Исходный запрос A: По какой части статьи 210 УК, согласно отрывку ниже, Фаерштейну предъявили обвинение в день его самоубийства?
Исходный запрос B: Пожалуйста, дословно выпишите фрагмент из отрывка ниже: начните с места, где стоят слова «Схему обвинения, изложенную», и остановитесь после слов «ролей в ОПС.».

Отрывок:
Схему обвинения, изложенную на тысячах страниц, защита ставит под сомнение одним вопросом: зачем понадобилось ОПС? Если фабрика была столь лакомым куском, у руководства Коми была масса возможностей захватить ее в два хода. Мы не обсуждаем вопрос о виновности части подсудимых по конкретным эпизодам (например, взяток). Но страшная ст. 210 УК оказывается где-то сбоку.
9 августа 2016 года в камере СИЗО в Москве был обнаружен с петлей на шее труп Антона Фаерштейна — второстепенного фигуранта «дела Гайзера», который управлял офшорными компаниями одного из участников финансовых схем, сидя в Москве. В день самоубийства он был конвоирован в Следственный комитет, где ему было предъявлено обвинение по части 3 ст. 210 УК (от 15 до 20 лет), а не по части 2, на которую он надеялся, рассказывая о распределении ролей в ОПС.
Фаерштейн вообще не был бы привлечен к «делу Гайзера» или, по крайней мере, не оказался бы в СИЗО, если бы не сомнительная конструкция ОПС. На его месте, в общем, мог оказаться всякий, кто управляет чужими финансовыми активами.
Даже без учета организационного шока в Коми, по-человечески: зачем это все было? А иначе СК РФ пришлось бы тихо и вдумчиво расследовать конкретные эпизоды — не было бы ни реляций, ни повышений по службе, а может, и вовсе ничего бы у них не вышло, потому что механизм действия ст. 210, входящий в привычку, влечет за собой ту самую деградацию и дисквалификацию следователей, о которых говорили в прошедшем ноябре на встрече в администрации президента ее участники.
Возможно, именно проколы по «делу Гайзера» привели к появлению законопроекта № 645492–7. Конечно, закон обратной силы не имеет, но
силовики лезут в экономику все глубже, мало что в ней понимая, и тут ст. 210 УК, которую предлагается дополнить еще и статьей 210-прим («Занятие высшего положения в преступной иерархии») — незаменимый для этого инструмент, как кувалда.
На суде по продлению меры пресечения Зиявудину и Магомеду Магомедовым 30 января братья ходатайствовали о допросе свидетелей, которые могли бы подтвердить, что отношения между ними давно прохладные. Суд отказал: где братья, там и «ОПС».

Предоставленные данные:
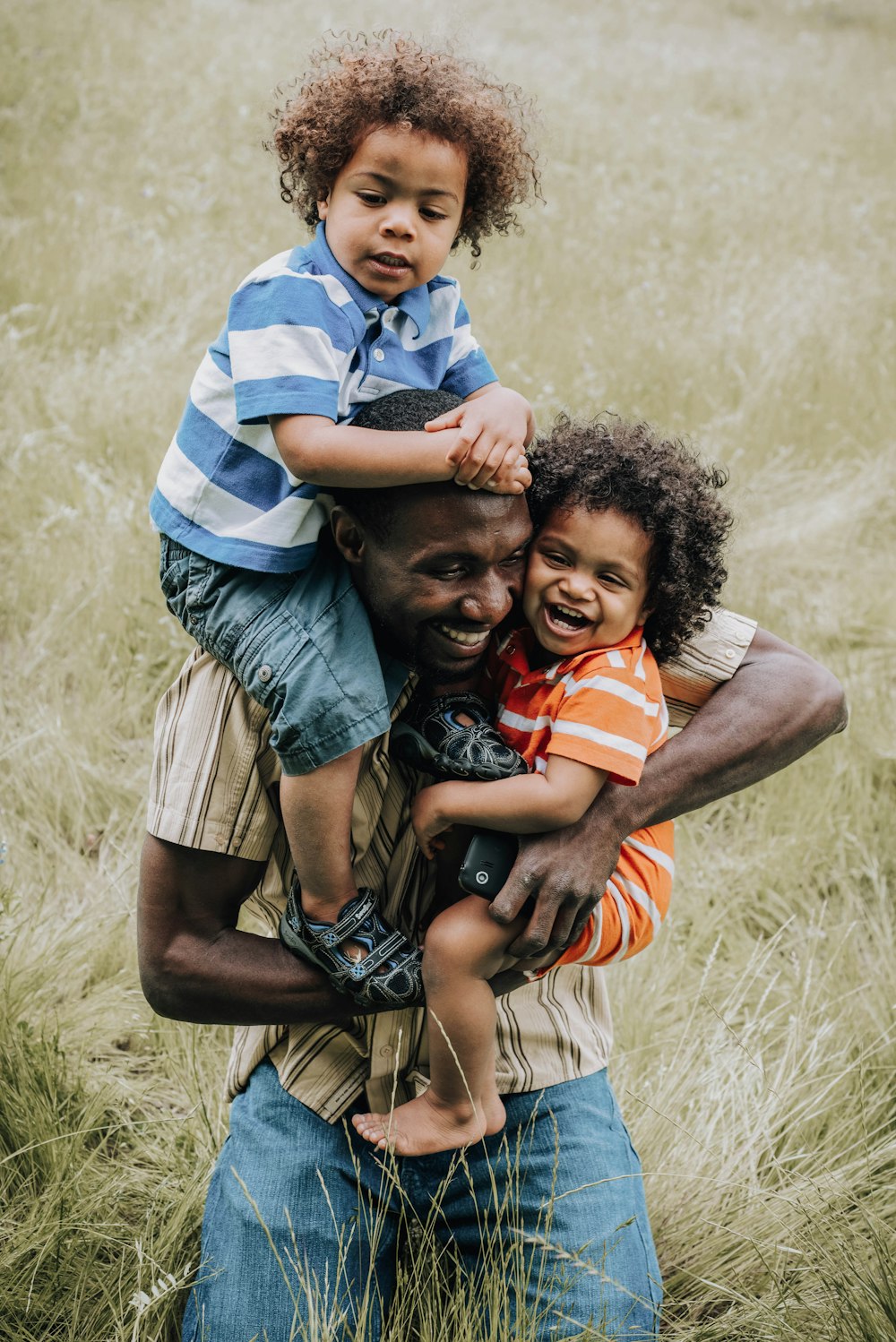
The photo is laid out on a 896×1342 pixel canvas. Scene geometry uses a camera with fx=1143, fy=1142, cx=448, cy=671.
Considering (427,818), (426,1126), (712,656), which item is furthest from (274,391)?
(426,1126)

Результат выполнения A: По части 3 статьи 210 УК (от 15 до 20 лет).

Результат выполнения B:
Схему обвинения, изложенную на тысячах страниц, защита ставит под сомнение одним вопросом: зачем понадобилось ОПС? Если фабрика была столь лакомым куском, у руководства Коми была масса возможностей захватить ее в два хода. Мы не обсуждаем вопрос о виновности части подсудимых по конкретным эпизодам (например, взяток). Но страшная ст. 210 УК оказывается где-то сбоку.
9 августа 2016 года в камере СИЗО в Москве был обнаружен с петлей на шее труп Антона Фаерштейна — второстепенного фигуранта «дела Гайзера», который управлял офшорными компаниями одного из участников финансовых схем, сидя в Москве. В день самоубийства он был конвоирован в Следственный комитет, где ему было предъявлено обвинение по части 3 ст. 210 УК (от 15 до 20 лет), а не по части 2, на которую он надеялся, рассказывая о распределении ролей в ОПС.